Latest de-peg drama highlights risks of restaking
Each day, Coinrule will run through the state of the digital assets market for Blockbeat, your home for news, analysis, opinion and commentary on blockchain and digital assets.
At its best, Decentralised Finance (DeFi) turns money into composable lego blocks. They can be combined together for different use cases. Players can put other legos on top of each other. The legos have high levels of liquidity, composability and can be used by anyone in a permission-less way. But these advantages come with a high and often still underestimated degree of risk.
In the latest drama, Renzo-ETH, known as ezETH, suffered a depeg. It normally is pegged to Ethereum at a 1:1 ratio. Renzo is one of the many so-called ‘liquid staking tokens’ (LST) that have received widespread attention in the market. LSTs give users access to Ethereum staking yield without forcing the user to actually stake their ETH. LST providers like Lido, the largest player in this space, take care of the staking for you and net a percentage of the staking yield in return. The user gets an LST token such as StETH (‘Lido-Staked-ETH’) that represents their position. In turn, users can put these LST tokens to work in other DeFi protocols. For example, users can deposit them on lending protocols and earn further yield.
A few months ago, the LST market took another step towards over-excitement with the launch of Eigenlayer. Eigenlayer allows ETH Stakers to ‘lend’ their economic security to other protocols and get paid for it. Currently, ETH Stakers secure the Ethereum Blockchain and earn a staking reward. With Eigenlayer, they can earn an Ethereum staking reward but also rewards from other projects that would use Ethereum Staker’s ‘services’ as network validators. LST providers can now stake their ETH with Eigenlayer. By holding the LST, users receive ETH staking yield, Eigenlayer ‘re-staking’ yield and potential yield from further depositing their LST in a lending protocol.
But this would not be Crypto if this is where it stops. LST providers like Renzo, Swell, Lido and EtherFi already have or are launching their own governance tokens. By holding LSTs from these providers, users qualify for potential airdrops of the LST’s governance tokens as well as a future airdrop of the Eigenlayer token.
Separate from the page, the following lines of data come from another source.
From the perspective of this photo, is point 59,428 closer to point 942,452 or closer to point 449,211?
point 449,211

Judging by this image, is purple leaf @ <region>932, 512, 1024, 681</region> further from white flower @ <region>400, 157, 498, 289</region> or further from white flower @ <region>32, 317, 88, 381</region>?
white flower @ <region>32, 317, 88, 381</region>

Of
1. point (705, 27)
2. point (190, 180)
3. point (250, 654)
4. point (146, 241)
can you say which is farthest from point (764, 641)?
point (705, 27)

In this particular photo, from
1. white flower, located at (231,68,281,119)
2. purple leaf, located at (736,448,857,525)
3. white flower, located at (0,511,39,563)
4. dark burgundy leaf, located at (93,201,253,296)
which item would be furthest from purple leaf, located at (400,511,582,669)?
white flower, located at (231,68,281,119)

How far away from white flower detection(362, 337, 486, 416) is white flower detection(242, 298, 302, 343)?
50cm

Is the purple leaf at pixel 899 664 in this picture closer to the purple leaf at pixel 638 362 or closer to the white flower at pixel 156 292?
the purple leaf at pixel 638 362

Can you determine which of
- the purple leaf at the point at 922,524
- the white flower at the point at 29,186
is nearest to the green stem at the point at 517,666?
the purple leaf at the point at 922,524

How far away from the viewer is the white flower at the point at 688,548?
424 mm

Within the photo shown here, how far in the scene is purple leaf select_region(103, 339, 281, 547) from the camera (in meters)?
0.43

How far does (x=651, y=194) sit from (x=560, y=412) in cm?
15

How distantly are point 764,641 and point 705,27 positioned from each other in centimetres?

This is where things went wrong for Renzo. Their airdrop announcement revealed a surprisingly low amount of total token supply that would go to LST holders. As a consequence, ezETH holders immediately started to sell. The ezETH price temporarily de-pegged to below $1,000 per token versus Ethereum at over $3,000. Many users who had borrowed against their ezETH positions suffered liquidations overnight. The peg has since mostly recovered.
To traditional finance, this level of money lego blocks appears mind-blowing. On the plus side, it highlights the potential of what can be built with DeFi. Unlike with FTX, observers could follow each step in this cascade in a transparent way on-chain. The peg recovered because each ezETH is 1:1 backed by Ethereum held in a Smart Contract auditable by anyone. The risks may be high, but watching DeFi mechanics play out in real-time can also be a thing of beauty.